The Bank of Israel's announcement of its interest rate for March will be made this evening after the monetary committee makes its decision on Monday. The thinking is that the base interest rate will either be left at its current 1.75% or be lowered to 1.5%.
Analysts are mindful of the central bank's announcement last week that it would be taking new steps in the mortgage market to cool housing demand. This stance seems to make it less likely that the central bank would lower interest rates, as doing so would increase demand for housing and work at cross-purposes with its effort to dampen demand. Nonetheless, the prospect of a reduction in the March rate is not being ruled out.

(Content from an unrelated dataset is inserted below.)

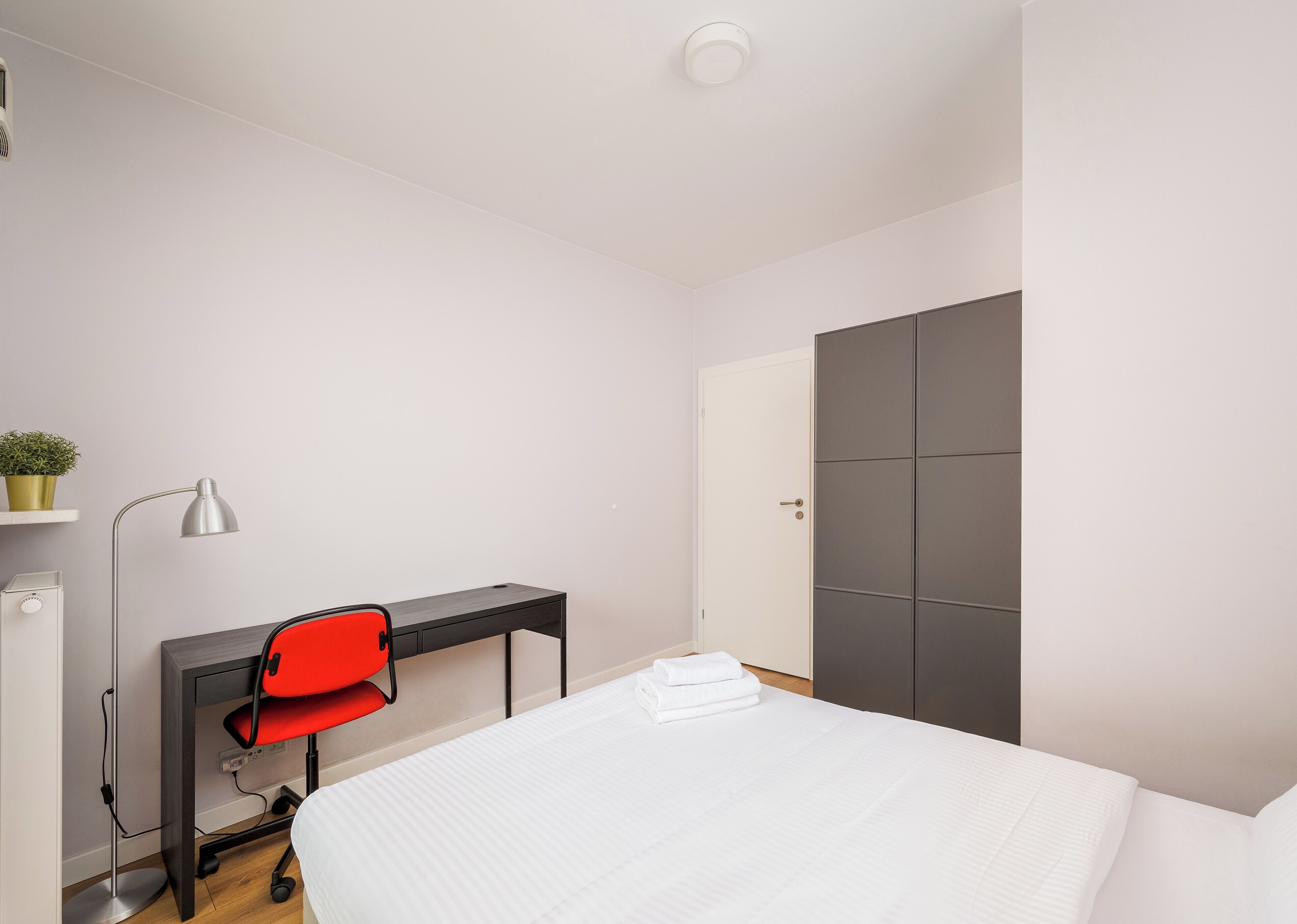 A hotel room with a bed, a desk with a chair, a lamp, and a wardrobe.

Last week a Bloomberg survey of 18 economists found that eight of them forecast a base rate reduction of 0.25% for March. Nonetheless, the news service noted, three of the four decreases in interest rates last year were not predicted by most of the analysts surveyed. Several significant factors would lend support to a reduction in the base rate, most importantly the disappointing economic growth figures over the past several months.

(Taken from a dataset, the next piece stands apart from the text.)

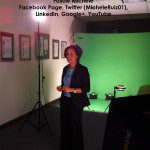 A woman standing in front of a green screen.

According to the Central Bureau of Statistics, in the last quarter of 2012 the economy grew at an annualized rate of 2.5%, and the expectation is that growth will continue to be sluggish in the coming months compared to the economy's potential. Also supporting a lower interest rate to help jump-start the economy are the weak foreign trade figures of recent months.

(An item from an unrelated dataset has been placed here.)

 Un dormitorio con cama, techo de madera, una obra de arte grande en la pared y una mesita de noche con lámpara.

Finally, the strength of the shekel against the dollar, which is supported by relatively high interest rates here compared to the United States, is also an argument in favor of a lower rate. A strong shekel is especially problematic for exporters because it makes Israeli products more expensive when prices are translated into foreign currencies.
On the other hand, other major factors would lead to a decision to keep interest rates where they are, at least for another month. The most compelling of these is that a reduction of interest rates would spur additional demand in the already overheated housing market. Other factors in support of leaving the rate at 1.75% are the argument that any change should await the formation of a new government following last month's election, and the approval of the 2013 budget; and the sluggishness of overseas markets.
Monetary experts suggested yesterday that the Bank of Israel has proven in the past that it is capable of dealing with the strong shekel through means other than the interest rate. In the past, the central bank has bought up dollars to prop up its value against the shekel. (See related story on page 9. ) This approach has the advantage of not overheating the housing market.